## TASK TO COMPLETE
Format each line of the listing below as a JSON array of strings, one string per line, with blank lines dropped.

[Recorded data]
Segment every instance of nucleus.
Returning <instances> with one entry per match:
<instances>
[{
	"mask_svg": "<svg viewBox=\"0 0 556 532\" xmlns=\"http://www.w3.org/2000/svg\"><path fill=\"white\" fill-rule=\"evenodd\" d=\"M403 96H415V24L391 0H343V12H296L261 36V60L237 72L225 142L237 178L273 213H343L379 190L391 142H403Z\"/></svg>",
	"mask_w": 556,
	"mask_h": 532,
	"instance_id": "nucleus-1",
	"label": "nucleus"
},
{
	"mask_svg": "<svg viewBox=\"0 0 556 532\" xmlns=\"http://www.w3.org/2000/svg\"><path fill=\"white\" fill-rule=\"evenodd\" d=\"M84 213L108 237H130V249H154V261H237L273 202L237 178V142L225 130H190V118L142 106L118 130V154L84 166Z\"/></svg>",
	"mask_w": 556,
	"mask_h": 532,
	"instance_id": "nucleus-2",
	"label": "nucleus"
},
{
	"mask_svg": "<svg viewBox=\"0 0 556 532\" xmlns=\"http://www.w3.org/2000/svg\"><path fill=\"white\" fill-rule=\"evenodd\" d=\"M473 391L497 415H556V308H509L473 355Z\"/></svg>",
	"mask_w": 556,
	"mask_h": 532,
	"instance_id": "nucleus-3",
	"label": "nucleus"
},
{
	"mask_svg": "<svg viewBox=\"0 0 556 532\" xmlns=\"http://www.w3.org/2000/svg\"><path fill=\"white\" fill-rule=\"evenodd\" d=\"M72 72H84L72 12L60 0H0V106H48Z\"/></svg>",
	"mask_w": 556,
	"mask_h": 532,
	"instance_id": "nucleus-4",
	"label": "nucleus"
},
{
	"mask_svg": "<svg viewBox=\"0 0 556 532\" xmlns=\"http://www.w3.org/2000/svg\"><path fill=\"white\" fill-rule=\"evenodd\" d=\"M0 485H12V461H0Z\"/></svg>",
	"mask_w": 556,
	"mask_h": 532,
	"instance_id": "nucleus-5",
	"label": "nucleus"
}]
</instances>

## FINISHED ANSWER
[
  "Segment every instance of nucleus.",
  "Returning <instances> with one entry per match:",
  "<instances>",
  "[{",
  "\t\"mask_svg\": \"<svg viewBox=\\\"0 0 556 532\\\" xmlns=\\\"http://www.w3.org/2000/svg\\\"><path fill=\\\"white\\\" fill-rule=\\\"evenodd\\\" d=\\\"M403 96H415V24L391 0H343V12H296L261 36V60L237 72L225 142L237 178L273 213H343L379 190L391 142H403Z\\\"/></svg>\",",
  "\t\"mask_w\": 556,",
  "\t\"mask_h\": 532,",
  "\t\"instance_id\": \"nucleus-1\",",
  "\t\"label\": \"nucleus\"",
  "},",
  "{",
  "\t\"mask_svg\": \"<svg viewBox=\\\"0 0 556 532\\\" xmlns=\\\"http://www.w3.org/2000/svg\\\"><path fill=\\\"white\\\" fill-rule=\\\"evenodd\\\" d=\\\"M84 213L108 237H130V249H154V261H237L273 202L237 178V142L225 130H190V118L142 106L118 130V154L84 166Z\\\"/></svg>\",",
  "\t\"mask_w\": 556,",
  "\t\"mask_h\": 532,",
  "\t\"instance_id\": \"nucleus-2\",",
  "\t\"label\": \"nucleus\"",
  "},",
  "{",
  "\t\"mask_svg\": \"<svg viewBox=\\\"0 0 556 532\\\" xmlns=\\\"http://www.w3.org/2000/svg\\\"><path fill=\\\"white\\\" fill-rule=\\\"evenodd\\\" d=\\\"M473 391L497 415H556V308H509L473 355Z\\\"/></svg>\",",
  "\t\"mask_w\": 556,",
  "\t\"mask_h\": 532,",
  "\t\"instance_id\": \"nucleus-3\",",
  "\t\"label\": \"nucleus\"",
  "},",
  "{",
  "\t\"mask_svg\": \"<svg viewBox=\\\"0 0 556 532\\\" xmlns=\\\"http://www.w3.org/2000/svg\\\"><path fill=\\\"white\\\" fill-rule=\\\"evenodd\\\" d=\\\"M72 72H84L72 12L60 0H0V106H48Z\\\"/></svg>\",",
  "\t\"mask_w\": 556,",
  "\t\"mask_h\": 532,",
  "\t\"instance_id\": \"nucleus-4\",",
  "\t\"label\": \"nucleus\"",
  "},",
  "{",
  "\t\"mask_svg\": \"<svg viewBox=\\\"0 0 556 532\\\" xmlns=\\\"http://www.w3.org/2000/svg\\\"><path fill=\\\"white\\\" fill-rule=\\\"evenodd\\\" d=\\\"M0 485H12V461H0Z\\\"/></svg>\",",
  "\t\"mask_w\": 556,",
  "\t\"mask_h\": 532,",
  "\t\"instance_id\": \"nucleus-5\",",
  "\t\"label\": \"nucleus\"",
  "}]",
  "</instances>"
]